Snap Judgement: 11 Reasons to Print and Organize Photos the Old-Fashioned Way
Learn why you should still be printing photographs.
I’ve been printing and archiving photos literally since my parents bought me my first disposable camera for a '90s school dance. My love of photography is influenced no doubt by the plethora of family photos in my parents' home, although in this age of photography when people are inclined to focus on digital archiving, there are still quite a few reasons for having a printed (and organized!) collection for your own home.
Emily Fazio, 2016
Why should you continue to print photographs if you have them stored digitally?
You can curate a smarter, smaller collection. The best part about maintaining a printed photo collection at the point that we’re at in digital photography is that you can really whittle down your photo selection to print the best of the best. None of those downers where someone’s eyes are closed or the one where you’re making an unflattering expression that’s going to haunt you for decades.
JPGs deteriorate. Over time, as you open and close and duplicate the file, the quality of your original image, which is likely saved as a jpg by your camera or smart phone, will get worse. Print it while it’s at its prime.
All technology can fail. Even if it’s new, top-of-the-line, and well-reviewed, it can combust or be damaged. Your computer’s hard drive might corrupt, you might drop that external hard drive on the ground, your paid cloud storage might go out of business, or it might simply become too expensive to maintain once your archive of images reaches a large size. Backups of backups are always a good practice, and printing those photos is a good backup too.
Make Grandma’s day. Digital orders make it easy to print extras of selects that you know the grandparents will cherish. Whether or not you see your family members often, a mailed package of photo prints is sure to make them light up. (Admit it: you wish someone would send you an envelope of fun vacation pictures too, don't you?)
Printed photos are sized to fit your needs. I have a few larger frames that I like to rotate photos within, so I get a few of these sizes every few months when I’m placing an order.

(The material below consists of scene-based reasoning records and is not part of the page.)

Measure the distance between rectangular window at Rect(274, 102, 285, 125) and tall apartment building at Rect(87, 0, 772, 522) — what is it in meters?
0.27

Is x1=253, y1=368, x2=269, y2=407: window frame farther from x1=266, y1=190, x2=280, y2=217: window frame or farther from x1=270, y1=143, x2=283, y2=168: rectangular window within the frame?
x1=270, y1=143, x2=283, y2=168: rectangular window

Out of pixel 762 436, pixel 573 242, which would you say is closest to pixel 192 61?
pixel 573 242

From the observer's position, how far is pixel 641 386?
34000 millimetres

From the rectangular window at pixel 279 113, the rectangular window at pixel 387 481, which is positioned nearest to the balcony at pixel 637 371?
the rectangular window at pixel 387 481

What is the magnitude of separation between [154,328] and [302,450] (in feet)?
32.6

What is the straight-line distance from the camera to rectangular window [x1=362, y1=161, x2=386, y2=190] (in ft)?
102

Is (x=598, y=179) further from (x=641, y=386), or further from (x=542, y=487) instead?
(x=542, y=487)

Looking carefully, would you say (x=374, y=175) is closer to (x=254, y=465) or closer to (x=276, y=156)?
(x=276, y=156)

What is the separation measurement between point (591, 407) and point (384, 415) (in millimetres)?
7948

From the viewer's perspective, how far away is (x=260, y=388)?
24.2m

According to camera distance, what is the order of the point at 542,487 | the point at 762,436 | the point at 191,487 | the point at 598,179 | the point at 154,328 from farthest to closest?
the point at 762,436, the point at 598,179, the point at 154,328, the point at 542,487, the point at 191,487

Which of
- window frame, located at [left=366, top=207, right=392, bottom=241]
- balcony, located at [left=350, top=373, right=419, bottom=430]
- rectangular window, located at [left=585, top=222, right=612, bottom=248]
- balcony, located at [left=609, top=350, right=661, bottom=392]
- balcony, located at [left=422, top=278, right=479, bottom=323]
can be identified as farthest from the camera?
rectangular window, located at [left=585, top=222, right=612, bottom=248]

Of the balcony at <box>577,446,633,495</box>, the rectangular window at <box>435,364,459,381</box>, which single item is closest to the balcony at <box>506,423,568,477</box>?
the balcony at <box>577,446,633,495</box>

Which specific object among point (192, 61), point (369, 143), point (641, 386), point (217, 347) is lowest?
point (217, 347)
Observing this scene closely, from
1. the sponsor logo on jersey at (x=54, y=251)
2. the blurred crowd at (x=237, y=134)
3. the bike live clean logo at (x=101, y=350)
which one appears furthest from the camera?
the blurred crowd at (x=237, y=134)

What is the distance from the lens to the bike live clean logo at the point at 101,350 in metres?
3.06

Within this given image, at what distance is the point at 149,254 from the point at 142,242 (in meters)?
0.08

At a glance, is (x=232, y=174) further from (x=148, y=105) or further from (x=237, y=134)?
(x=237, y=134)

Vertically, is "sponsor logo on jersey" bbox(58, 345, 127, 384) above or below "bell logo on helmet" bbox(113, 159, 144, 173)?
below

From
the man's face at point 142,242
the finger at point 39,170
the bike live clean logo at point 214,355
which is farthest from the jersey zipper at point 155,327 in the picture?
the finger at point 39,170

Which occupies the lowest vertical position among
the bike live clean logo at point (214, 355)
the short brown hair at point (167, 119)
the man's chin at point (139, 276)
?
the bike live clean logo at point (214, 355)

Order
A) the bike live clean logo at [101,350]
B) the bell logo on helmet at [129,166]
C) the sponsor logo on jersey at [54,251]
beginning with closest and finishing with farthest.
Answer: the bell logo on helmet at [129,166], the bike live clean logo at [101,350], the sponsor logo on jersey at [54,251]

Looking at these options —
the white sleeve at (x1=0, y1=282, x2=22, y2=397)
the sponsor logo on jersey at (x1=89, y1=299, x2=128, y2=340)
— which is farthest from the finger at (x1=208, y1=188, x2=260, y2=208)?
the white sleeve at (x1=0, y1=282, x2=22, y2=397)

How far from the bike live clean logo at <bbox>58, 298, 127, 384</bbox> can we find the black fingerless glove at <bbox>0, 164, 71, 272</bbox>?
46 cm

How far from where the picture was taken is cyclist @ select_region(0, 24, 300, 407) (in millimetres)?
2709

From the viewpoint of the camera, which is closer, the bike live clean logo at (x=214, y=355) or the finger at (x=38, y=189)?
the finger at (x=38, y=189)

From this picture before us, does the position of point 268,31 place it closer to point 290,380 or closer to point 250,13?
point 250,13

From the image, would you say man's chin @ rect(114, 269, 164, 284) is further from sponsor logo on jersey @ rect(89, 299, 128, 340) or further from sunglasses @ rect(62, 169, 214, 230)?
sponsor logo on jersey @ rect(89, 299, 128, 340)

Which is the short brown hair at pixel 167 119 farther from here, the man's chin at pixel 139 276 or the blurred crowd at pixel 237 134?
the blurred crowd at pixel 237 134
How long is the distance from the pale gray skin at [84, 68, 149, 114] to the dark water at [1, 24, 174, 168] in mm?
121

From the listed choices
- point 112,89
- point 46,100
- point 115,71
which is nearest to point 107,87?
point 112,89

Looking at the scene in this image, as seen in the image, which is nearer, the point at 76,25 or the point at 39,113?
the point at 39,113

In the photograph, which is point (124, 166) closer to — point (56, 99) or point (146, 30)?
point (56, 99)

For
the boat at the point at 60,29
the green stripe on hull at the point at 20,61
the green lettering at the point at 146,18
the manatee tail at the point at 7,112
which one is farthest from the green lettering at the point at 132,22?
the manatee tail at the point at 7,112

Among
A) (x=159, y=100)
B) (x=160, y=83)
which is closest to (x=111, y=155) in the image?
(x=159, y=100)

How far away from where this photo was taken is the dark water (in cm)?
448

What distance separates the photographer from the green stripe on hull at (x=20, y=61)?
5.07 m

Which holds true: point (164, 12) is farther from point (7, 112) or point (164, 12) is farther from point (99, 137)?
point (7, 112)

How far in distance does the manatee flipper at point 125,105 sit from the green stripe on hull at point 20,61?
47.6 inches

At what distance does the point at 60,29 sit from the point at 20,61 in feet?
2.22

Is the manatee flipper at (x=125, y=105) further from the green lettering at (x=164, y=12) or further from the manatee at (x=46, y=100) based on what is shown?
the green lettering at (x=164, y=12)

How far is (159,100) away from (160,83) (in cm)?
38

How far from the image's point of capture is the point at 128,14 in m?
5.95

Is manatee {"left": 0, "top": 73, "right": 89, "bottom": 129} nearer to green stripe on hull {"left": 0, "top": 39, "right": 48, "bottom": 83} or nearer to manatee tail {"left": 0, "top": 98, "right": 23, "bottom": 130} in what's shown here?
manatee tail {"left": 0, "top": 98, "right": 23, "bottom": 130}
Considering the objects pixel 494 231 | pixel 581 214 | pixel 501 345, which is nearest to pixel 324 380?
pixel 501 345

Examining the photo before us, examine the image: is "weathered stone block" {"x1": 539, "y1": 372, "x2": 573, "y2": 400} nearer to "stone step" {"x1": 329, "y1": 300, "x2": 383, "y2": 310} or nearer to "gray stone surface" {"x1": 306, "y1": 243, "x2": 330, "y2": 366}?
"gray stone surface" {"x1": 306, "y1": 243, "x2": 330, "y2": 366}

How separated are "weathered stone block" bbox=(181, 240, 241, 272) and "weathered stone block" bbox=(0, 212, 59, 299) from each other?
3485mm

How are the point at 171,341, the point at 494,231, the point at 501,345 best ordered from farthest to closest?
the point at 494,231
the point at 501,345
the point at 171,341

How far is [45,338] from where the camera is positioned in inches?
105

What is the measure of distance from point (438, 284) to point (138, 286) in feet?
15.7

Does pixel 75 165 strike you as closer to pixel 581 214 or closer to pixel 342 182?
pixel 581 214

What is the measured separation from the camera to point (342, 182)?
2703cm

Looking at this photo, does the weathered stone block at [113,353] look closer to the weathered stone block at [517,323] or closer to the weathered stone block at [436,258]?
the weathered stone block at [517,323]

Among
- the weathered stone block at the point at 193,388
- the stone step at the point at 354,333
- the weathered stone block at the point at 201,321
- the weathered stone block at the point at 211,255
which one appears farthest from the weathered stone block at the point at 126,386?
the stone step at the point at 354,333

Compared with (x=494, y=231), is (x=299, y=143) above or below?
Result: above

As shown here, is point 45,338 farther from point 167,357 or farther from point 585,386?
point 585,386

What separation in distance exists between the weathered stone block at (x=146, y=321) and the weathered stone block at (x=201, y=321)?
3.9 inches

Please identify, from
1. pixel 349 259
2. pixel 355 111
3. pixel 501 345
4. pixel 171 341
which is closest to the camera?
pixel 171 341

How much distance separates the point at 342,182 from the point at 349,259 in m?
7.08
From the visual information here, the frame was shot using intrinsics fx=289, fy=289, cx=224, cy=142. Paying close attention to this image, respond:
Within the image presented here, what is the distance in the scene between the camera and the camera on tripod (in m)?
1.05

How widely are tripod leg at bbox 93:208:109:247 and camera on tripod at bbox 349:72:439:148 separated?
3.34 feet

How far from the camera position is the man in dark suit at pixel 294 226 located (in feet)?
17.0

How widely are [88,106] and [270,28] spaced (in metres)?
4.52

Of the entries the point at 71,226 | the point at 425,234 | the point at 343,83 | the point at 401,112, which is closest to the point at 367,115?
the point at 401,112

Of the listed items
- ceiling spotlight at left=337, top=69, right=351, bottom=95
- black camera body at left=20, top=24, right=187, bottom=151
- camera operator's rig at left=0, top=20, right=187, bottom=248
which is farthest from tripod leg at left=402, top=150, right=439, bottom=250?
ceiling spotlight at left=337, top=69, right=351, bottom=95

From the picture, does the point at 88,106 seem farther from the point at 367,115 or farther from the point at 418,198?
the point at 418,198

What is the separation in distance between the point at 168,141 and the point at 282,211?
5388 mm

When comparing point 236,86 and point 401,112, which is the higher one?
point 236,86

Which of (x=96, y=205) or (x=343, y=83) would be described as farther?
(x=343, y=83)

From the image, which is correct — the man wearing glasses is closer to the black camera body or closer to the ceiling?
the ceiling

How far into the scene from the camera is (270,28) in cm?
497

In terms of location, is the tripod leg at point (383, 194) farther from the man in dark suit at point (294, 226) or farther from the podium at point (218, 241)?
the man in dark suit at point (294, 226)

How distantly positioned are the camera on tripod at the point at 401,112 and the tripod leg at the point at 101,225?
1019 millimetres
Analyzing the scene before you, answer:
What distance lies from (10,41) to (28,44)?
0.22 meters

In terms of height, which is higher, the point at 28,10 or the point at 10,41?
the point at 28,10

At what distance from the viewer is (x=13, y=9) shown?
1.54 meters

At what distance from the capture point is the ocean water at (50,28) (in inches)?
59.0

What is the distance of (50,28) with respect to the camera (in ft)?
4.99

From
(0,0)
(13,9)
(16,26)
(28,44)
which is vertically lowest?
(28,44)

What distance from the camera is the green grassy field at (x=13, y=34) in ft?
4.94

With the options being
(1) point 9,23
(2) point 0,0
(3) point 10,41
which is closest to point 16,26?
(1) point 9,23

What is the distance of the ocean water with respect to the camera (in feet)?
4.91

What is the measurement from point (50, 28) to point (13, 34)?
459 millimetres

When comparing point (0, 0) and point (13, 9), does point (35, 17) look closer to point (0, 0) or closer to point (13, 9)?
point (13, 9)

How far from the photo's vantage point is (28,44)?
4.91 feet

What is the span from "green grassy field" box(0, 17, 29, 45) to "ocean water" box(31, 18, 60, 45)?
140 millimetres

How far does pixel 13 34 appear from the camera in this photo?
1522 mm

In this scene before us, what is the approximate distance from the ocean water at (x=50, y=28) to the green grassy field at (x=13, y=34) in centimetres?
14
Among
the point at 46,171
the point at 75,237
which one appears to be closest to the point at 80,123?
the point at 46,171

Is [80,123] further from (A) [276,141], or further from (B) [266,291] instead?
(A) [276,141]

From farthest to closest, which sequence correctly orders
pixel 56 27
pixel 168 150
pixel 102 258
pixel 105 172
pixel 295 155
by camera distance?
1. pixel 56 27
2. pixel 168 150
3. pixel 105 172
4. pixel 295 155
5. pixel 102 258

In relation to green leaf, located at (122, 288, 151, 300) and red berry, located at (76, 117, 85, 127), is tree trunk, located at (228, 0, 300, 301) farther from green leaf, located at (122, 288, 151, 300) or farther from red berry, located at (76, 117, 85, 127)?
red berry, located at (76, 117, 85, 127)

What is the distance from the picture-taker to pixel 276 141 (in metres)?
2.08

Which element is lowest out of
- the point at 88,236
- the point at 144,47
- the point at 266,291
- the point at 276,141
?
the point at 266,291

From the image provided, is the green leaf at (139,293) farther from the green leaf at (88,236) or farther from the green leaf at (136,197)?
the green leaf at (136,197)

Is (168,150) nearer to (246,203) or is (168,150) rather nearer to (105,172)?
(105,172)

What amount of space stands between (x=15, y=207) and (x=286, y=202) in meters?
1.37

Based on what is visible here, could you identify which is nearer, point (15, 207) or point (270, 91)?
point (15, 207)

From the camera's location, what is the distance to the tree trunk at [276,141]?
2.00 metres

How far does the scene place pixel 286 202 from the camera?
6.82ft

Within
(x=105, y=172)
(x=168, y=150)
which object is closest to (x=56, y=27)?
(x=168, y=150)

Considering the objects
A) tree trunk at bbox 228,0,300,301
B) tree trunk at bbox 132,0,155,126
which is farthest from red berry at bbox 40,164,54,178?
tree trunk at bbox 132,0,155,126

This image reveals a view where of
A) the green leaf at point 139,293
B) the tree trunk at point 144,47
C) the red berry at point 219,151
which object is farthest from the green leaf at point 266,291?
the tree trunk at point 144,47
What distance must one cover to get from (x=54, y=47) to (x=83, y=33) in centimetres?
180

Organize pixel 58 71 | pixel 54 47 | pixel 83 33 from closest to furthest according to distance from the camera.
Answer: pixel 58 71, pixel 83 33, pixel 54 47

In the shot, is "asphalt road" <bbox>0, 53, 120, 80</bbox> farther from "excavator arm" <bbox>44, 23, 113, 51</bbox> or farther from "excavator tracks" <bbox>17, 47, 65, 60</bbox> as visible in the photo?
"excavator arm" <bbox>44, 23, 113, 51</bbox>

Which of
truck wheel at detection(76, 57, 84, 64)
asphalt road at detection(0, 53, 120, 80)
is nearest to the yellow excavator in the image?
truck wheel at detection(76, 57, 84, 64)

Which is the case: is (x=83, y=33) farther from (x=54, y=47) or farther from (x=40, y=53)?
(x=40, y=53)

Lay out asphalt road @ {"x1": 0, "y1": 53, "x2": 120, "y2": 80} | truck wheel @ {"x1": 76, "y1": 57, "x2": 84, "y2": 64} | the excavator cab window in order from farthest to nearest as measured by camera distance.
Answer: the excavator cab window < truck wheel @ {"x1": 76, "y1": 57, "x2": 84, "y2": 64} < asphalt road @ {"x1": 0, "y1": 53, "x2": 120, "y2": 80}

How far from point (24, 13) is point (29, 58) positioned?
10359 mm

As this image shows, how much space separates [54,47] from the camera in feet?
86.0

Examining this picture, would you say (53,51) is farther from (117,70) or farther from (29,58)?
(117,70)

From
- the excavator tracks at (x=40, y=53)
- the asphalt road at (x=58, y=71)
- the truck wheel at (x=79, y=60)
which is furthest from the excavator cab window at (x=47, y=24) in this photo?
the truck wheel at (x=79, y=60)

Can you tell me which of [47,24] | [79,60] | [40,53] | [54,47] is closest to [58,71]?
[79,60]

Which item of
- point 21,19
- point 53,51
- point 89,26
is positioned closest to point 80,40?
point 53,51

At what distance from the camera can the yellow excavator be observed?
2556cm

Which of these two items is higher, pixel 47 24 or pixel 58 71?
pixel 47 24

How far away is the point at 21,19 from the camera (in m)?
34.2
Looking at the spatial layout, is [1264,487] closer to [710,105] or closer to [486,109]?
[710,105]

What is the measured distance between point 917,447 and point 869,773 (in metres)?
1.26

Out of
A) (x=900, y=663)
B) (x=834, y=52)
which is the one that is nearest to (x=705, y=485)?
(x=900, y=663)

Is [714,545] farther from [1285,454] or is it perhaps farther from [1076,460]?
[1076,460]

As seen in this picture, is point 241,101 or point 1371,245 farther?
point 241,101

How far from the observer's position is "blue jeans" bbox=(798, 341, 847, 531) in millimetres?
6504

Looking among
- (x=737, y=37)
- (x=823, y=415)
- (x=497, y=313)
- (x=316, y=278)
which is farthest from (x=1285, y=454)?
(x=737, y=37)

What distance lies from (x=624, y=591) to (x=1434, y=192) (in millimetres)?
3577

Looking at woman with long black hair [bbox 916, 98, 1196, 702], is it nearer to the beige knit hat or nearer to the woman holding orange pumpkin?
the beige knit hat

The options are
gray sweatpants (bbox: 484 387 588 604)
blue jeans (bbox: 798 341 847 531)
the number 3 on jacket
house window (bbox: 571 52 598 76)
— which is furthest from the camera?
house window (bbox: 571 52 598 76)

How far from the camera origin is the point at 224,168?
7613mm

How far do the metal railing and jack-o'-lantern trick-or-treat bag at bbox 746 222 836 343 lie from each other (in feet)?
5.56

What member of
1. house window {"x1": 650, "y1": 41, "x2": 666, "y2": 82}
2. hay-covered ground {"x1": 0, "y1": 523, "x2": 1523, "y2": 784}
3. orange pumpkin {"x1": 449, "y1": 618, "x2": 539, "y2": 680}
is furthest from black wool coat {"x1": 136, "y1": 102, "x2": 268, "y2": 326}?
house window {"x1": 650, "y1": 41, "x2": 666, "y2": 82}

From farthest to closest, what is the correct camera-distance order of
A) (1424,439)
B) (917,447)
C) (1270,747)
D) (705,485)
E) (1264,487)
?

Photo edit to perfection. If you’re in a phase where you favor your photos filtered and styled, remember that many photo printing websites offer similar custom editing features. Adjust lighting, contrast, saturate the colors to perfection, or add a preset filter without having to purchase expensive photo editing software.
How do you organize and present your photo collection?
Use your favorite images as a statement piece in your home’s decor. You can print engineer prints as large as 36”x48” in many office supply stores for <$20.
Consider the quality of the print. Photo paper is the standard expectation of a printed photo collection, but matte prints on nice card stock are great too. The heavier paper has a way of standing on its own, rather than behind a pane of glass.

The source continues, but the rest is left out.